• _Provided entries_
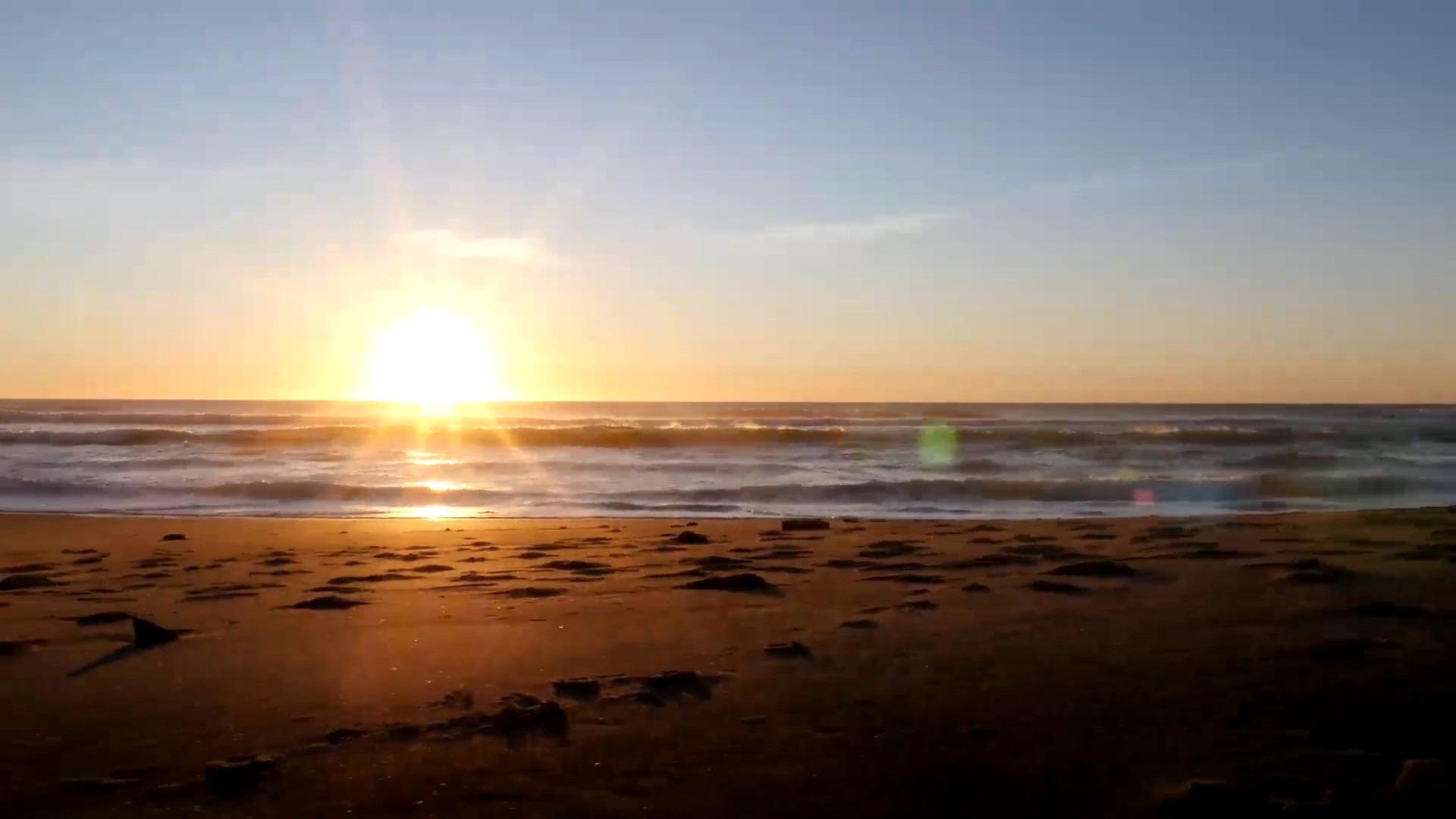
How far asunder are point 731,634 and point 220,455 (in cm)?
2460

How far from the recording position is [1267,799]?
10.6 feet

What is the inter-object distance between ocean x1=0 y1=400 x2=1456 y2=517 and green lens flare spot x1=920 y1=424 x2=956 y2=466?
0.13 meters

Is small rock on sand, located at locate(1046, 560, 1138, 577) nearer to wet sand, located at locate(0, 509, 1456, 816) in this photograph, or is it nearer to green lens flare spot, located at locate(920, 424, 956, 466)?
wet sand, located at locate(0, 509, 1456, 816)

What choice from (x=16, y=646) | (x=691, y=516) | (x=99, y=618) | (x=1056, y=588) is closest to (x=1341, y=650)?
(x=1056, y=588)

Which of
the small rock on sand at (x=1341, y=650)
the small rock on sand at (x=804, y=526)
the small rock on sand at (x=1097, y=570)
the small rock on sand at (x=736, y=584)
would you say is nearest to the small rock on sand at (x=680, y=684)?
the small rock on sand at (x=736, y=584)

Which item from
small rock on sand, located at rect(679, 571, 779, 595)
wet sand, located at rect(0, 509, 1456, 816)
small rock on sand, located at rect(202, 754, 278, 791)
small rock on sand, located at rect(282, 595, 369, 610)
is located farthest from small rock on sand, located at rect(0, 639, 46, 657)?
small rock on sand, located at rect(679, 571, 779, 595)

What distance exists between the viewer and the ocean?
1563cm

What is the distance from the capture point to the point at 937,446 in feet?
106

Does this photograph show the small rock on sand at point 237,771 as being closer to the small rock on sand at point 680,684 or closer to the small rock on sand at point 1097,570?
the small rock on sand at point 680,684

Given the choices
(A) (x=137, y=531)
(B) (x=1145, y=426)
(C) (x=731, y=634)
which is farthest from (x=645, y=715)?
(B) (x=1145, y=426)

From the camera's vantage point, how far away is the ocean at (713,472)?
51.3 feet

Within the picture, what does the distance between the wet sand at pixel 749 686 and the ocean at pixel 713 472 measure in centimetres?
673

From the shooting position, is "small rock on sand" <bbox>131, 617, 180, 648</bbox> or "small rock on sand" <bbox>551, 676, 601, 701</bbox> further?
"small rock on sand" <bbox>131, 617, 180, 648</bbox>

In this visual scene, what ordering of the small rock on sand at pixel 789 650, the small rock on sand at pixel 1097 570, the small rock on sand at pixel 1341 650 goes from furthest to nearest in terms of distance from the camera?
1. the small rock on sand at pixel 1097 570
2. the small rock on sand at pixel 789 650
3. the small rock on sand at pixel 1341 650
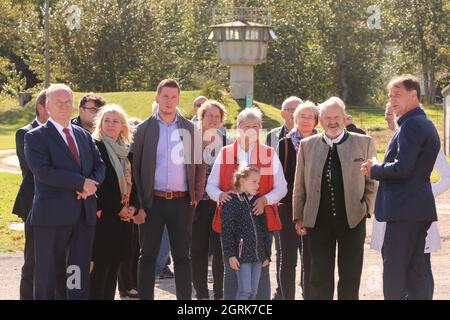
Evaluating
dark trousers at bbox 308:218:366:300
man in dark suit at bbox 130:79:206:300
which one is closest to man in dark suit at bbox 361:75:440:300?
dark trousers at bbox 308:218:366:300

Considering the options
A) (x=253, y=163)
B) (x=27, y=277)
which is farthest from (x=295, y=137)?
(x=27, y=277)

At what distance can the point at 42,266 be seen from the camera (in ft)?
26.7

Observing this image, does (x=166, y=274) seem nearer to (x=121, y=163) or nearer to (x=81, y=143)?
(x=121, y=163)

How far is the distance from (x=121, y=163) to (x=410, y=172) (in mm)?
2585

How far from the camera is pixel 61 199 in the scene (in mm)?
8070

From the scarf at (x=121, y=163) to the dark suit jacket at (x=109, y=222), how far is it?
0.03 m

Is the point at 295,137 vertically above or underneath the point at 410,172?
above

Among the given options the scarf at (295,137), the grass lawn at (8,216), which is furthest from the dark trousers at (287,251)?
the grass lawn at (8,216)

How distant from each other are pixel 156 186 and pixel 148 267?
0.71 meters

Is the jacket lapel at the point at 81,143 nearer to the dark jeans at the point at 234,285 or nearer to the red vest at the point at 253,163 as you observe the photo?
the red vest at the point at 253,163

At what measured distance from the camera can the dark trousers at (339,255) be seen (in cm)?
855

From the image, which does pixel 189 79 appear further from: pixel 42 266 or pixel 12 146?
pixel 42 266

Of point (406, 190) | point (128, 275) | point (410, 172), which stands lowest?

• _Given problem_
Return all the rows above word for word, leaving out the pictures.

• _Written reply_
How far asunder are point 731,634 and point 220,455 (in cm)?
2460

How far from the recording position is [1267,799]?
10.6 feet

What is the inter-object distance between ocean x1=0 y1=400 x2=1456 y2=517 and green lens flare spot x1=920 y1=424 x2=956 y2=466?
0.13 meters

Is small rock on sand, located at locate(1046, 560, 1138, 577) nearer to wet sand, located at locate(0, 509, 1456, 816) in this photograph, or is it nearer to green lens flare spot, located at locate(920, 424, 956, 466)?
wet sand, located at locate(0, 509, 1456, 816)

What choice from (x=16, y=646) | (x=691, y=516) | (x=99, y=618) | (x=1056, y=588) is closest to (x=1341, y=650)?
(x=1056, y=588)

Which of
the small rock on sand at (x=1341, y=650)
the small rock on sand at (x=804, y=526)
the small rock on sand at (x=1097, y=570)
the small rock on sand at (x=736, y=584)
would you say is nearest to the small rock on sand at (x=680, y=684)?
the small rock on sand at (x=736, y=584)

Which item from
small rock on sand, located at rect(679, 571, 779, 595)
wet sand, located at rect(0, 509, 1456, 816)
small rock on sand, located at rect(202, 754, 278, 791)
small rock on sand, located at rect(282, 595, 369, 610)
is located farthest from small rock on sand, located at rect(0, 639, 46, 657)?
small rock on sand, located at rect(679, 571, 779, 595)

What distance exists between the viewer and the ocean?
1563cm

What is the distance from the capture point to the point at 937,446 in feet?
106

Does this photograph show the small rock on sand at point 237,771 as being closer to the small rock on sand at point 680,684 or closer to the small rock on sand at point 1097,570?
the small rock on sand at point 680,684

Given the choices
(A) (x=137, y=531)
(B) (x=1145, y=426)
(C) (x=731, y=634)
which is farthest from (x=645, y=715)?
(B) (x=1145, y=426)

From the camera's vantage point, how far away is the ocean at (713,472)?
51.3 feet

Within the picture, what does the distance between the wet sand at pixel 749 686 and the ocean at pixel 713 472 measure in centimetres?
673

From the shooting position, is "small rock on sand" <bbox>131, 617, 180, 648</bbox> or "small rock on sand" <bbox>551, 676, 601, 701</bbox> further?
"small rock on sand" <bbox>131, 617, 180, 648</bbox>

In this visual scene, what ordering of the small rock on sand at pixel 789 650, the small rock on sand at pixel 1097 570, the small rock on sand at pixel 1341 650 goes from furthest to nearest in terms of distance from the camera?
1. the small rock on sand at pixel 1097 570
2. the small rock on sand at pixel 789 650
3. the small rock on sand at pixel 1341 650
Evaluating
dark trousers at bbox 308:218:366:300
man in dark suit at bbox 130:79:206:300
which one is closest to man in dark suit at bbox 361:75:440:300?
dark trousers at bbox 308:218:366:300

Considering the options
A) (x=253, y=163)
B) (x=27, y=277)
which is farthest from (x=295, y=137)?
(x=27, y=277)

At what distance can the point at 42,266 be seen from the camera (in ft)?
26.7

Observing this image, does (x=166, y=274) seem nearer to (x=121, y=163) or nearer to (x=81, y=143)?
(x=121, y=163)

How far is the distance from (x=121, y=163) to (x=410, y=172) (in mm)?
2585

How far from the camera is pixel 61 199 in the scene (in mm)?
8070

From the scarf at (x=121, y=163) to the dark suit jacket at (x=109, y=222), how far is it?
0.03 m

Is the point at 295,137 vertically above or underneath the point at 410,172?
above

Among the given options the scarf at (295,137), the grass lawn at (8,216), which is furthest from the dark trousers at (287,251)?
the grass lawn at (8,216)

How distant from each other are pixel 156 186 and pixel 148 267?
0.71 meters

Is the jacket lapel at the point at 81,143 nearer to the dark jeans at the point at 234,285 or nearer to the red vest at the point at 253,163 as you observe the photo?
the red vest at the point at 253,163

At what measured distance from the camera can the dark trousers at (339,255) be seen (in cm)?
855

From the image, which does pixel 189 79 appear further from: pixel 42 266 or pixel 12 146?
pixel 42 266

Of point (406, 190) | point (128, 275) | point (410, 172), which stands lowest?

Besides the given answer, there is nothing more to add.